Type out the part of the topic classification notebook that begins at the words "assert token not" and stops after "return list(self.embedding_dict.keys())", keeping every character unchanged.

------ TEXT SECTION

Automatic pdb calling has been turned OFF


## Global Argument

In [0]:
class Argument():
    def __init__(self):
        self.batch_size = 256
        self.embedding_size = 300
        self.hidden_size = 512
        self.n_class = 16
        self.dropout = 0.5
        self.filter_num = 100
        self.layer_num = 1
        self.lr = 1e-3
        self.wd = 1e-4
        self.n_epochs = 10
        self.iter_interval = 300
        self.metric_list = ['accuracy']

args = Argument()

## Download the dataset

In [1]:
%%sh
wget http://phontron.com/data/topicclass-v1.tar.gz
tar xvzf topicclass-v1.tar.gz topicclass
wget http://nlp.stanford.edu/data/glove.42B.300d.zip
unzip glove.42B.300d.zip
wc -l glove.42B.300d.txt

glove.42B.300d.txt
glove.42B.300d.zip
sample_data
topicclass
topicclass-v1.tar.gz
topicclass-v1.tar.gz.1
topicclass-v1.tar.gz.2


## Data Preprocessing

In [0]:
class PretrainedEmbedding():
    def __init__(self, embedding_size):
        self.embedding_dict = {}
        self.embedding_size = embedding_size
    
    def load(self, embedding_file, existing_tokens):
        start_time = time()
        existing_tokens = set(existing_tokens)
        print("Loading embedding from file...")

        with open(embedding_file, 'r') as f:
            for line in f:
                line_split = line.split()
                token, vec = line_split[0], line_split[1:]

                if token not in existing_tokens:
                    continue

                vec = list(map(lambda x: float(x), vec))
                assert token not in self.embedding_dict
                self.embedding_dict[token] = vec

        print("Loading finished in {:.1f}s".format(time() - start_time))

    def get_embedding_words(self):
        return list(self.embedding_dict.keys())
    
    def get_embedding_size(self):
        return self.embedding_size

    def get_embedding_weight_matrix(self, tokens_ls):
        weight_matrix = np.zeros((len(tokens_ls), self.embedding_size))
        for i, token in enumerate(tokens_ls):
            try:
                weight_matrix[i] = self.embedding_dict[token]
            except KeyError:
                weight_matrix[i] = np.random.normal(scale=0.6, 
                                                     size=(self.embedding_size, ))
        return weight_matrix

    def __len__(self):
        return len(self.embedding_dict)


class Vocabulary():
    def __init__(self):
        self.token2index = {'<UNK>': 0, '<PAD>': 1}
        self.token_ls = ['<UNK>', '<PAD>']
        self.token_cnt = 2

    def add_token(self, token):
        if token not in self.token2index:
            self.token2index[token] = self.token_cnt
            self.token_ls.append(token)

------------
------ EXCERPTED RECORDS

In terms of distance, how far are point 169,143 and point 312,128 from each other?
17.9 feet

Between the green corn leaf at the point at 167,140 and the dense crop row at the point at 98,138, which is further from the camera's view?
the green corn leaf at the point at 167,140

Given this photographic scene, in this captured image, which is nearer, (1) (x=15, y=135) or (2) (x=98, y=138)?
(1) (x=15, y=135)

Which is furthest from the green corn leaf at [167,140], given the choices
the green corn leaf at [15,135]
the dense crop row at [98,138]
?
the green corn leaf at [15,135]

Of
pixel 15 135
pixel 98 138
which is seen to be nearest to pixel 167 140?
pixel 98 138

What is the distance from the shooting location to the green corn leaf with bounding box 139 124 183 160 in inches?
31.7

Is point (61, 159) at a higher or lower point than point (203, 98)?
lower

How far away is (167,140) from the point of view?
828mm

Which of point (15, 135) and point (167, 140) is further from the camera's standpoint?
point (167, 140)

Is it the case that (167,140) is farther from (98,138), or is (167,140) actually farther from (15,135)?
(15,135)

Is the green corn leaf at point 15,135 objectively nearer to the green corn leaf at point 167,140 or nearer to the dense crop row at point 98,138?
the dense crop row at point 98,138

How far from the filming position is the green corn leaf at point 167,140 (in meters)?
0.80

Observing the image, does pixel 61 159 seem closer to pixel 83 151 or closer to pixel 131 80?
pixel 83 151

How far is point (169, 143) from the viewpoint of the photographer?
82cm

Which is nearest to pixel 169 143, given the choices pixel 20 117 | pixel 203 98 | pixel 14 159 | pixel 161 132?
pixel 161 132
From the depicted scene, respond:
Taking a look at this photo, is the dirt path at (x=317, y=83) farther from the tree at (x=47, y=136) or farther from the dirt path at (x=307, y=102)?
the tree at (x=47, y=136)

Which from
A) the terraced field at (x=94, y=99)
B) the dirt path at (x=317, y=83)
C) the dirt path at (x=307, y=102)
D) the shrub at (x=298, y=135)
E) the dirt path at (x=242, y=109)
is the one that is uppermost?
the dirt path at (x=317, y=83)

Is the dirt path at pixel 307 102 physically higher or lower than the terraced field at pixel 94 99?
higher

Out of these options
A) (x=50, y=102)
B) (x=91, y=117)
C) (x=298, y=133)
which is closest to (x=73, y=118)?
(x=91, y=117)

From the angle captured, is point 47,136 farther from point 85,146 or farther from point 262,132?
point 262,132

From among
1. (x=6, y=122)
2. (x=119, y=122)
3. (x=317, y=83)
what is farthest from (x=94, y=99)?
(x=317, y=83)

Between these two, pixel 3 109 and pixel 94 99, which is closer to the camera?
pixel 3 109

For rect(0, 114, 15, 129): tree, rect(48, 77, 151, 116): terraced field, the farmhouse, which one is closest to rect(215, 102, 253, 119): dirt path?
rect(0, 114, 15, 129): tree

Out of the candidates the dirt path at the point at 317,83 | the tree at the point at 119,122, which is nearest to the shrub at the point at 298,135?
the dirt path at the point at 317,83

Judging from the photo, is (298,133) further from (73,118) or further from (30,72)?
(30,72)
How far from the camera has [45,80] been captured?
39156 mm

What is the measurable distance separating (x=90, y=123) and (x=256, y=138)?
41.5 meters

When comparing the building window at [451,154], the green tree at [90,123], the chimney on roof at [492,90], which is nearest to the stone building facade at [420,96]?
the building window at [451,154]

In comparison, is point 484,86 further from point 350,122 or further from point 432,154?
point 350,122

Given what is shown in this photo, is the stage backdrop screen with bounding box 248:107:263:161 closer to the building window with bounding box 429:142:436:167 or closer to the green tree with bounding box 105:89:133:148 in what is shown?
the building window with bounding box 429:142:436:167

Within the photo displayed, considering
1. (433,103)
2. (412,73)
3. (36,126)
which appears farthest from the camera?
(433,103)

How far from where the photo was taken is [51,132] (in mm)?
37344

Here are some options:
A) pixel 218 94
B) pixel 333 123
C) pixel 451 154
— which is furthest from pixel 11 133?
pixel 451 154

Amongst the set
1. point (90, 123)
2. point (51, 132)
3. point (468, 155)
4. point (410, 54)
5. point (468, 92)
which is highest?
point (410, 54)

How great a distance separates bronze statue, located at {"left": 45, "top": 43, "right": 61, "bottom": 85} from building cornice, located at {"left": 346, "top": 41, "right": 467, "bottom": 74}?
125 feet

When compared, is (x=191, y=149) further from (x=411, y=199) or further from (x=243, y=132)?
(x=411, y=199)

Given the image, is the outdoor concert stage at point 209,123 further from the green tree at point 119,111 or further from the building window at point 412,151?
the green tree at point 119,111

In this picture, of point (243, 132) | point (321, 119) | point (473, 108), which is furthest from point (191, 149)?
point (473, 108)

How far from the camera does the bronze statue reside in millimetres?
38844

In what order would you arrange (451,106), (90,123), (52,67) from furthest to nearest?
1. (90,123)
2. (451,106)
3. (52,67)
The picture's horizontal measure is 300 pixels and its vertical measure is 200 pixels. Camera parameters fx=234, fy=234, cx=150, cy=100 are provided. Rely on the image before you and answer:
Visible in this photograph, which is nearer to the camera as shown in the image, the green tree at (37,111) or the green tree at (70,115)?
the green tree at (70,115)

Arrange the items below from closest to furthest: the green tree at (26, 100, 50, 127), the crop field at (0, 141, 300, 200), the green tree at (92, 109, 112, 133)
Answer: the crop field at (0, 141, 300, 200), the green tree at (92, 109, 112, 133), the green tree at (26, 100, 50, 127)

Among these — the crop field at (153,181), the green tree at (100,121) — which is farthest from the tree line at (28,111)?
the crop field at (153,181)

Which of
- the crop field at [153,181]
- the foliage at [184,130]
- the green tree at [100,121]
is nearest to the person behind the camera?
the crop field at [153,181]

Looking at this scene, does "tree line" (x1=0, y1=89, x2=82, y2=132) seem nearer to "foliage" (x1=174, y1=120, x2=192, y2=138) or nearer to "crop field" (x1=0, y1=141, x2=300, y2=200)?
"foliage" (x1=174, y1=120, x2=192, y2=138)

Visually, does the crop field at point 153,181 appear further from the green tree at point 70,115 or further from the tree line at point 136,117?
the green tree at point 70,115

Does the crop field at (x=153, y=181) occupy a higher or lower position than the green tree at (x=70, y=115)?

------------

THE SOLUTION >>
assert token not in self.embedding_dict
                self.embedding_dict[token] = vec

        print("Loading finished in {:.1f}s".format(time() - start_time))

    def get_embedding_words(self):
        return list(self.embedding_dict.keys())